Language bindings may use the representation that is most natural in that particular language. If this representation is different from UTF-16, the language binding shall manage the transformation to/from the UTF-16 wire representation.

  • C, Traditional C++

    IDL wide strings are mapped to a NULL-terminated array of DDS_Wchar (DDS_Wchar*). DDS_WChar is an unsigned 2-byte integer. Users are responsible for using the right character encoding (UTF-16) when populating the wide-string values. This applies to all generated code, DynamicData, and Built-in data types. Connext Micro does not transform from the language binding encoding to the wire encoding.

5.1.1.2.3. Sending Type Information on the Network

Connext Professional can send type information on the network using a concept called type objects. A type object is a description of a type suitable to network transmission, and is commonly used by tools to visualize data from any application.

However, please note that Connext Micro does not support sending type information on the network. Instead, tools can load type information from XML files generated from IDL using rtiddsgen.
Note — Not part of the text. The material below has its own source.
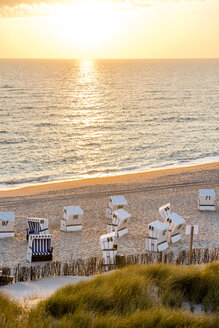Germany, Schleswig-Holstein, Sylt, beach and empty hooded beach chairs at sunset - EGBF00250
Please refer here for more information.

5.1.1.3. Extensible Types (X-Types) 1.2 Compatibility

Connext Micro supports the “Extensible and Dynamic Topic Types for DDS” (DDS-XTypes) specification from the Object Management Group (OMG), version 1.2 (https://www.omg.org/spec/DDS-XTypes/1.2) with the following limitations:

  • Extended Common Data Representation (CDR) encoding version 1 (XCDR) and Extended CDR encoding version 2 (XCDR2) are supported by default.

  • If RTI Code Generator (rtiddsgen) is used with the option -interpreted 0, support for X-Types is disabled and only plain CDR is supported (CDRv1 final types).

  • Connext Micro does not send type information.

  • Connext Micro does not perform type-compatibility checking based on the type information, only the type-name. This means that advanced X-Types 1.2 features cannot be supported, such as:

    • Type equivalence

    • String-length matching and truncation

    • Sequence-length matching and truncation

5.1.2. Creating User Data Types with IDL

You can create user data types in a text file using IDL (Interface Description Language). IDL is programming-language independent, so the same file can be used to generate code in C and Traditional C++. RTI Code Generator parses the IDL file and automatically generates all the necessary routines and wrapper functions to bind the types for use by Connext Micro at run time. You will end up with a set of required routines and structures that your application and Connext Micro will use to manipulate the data.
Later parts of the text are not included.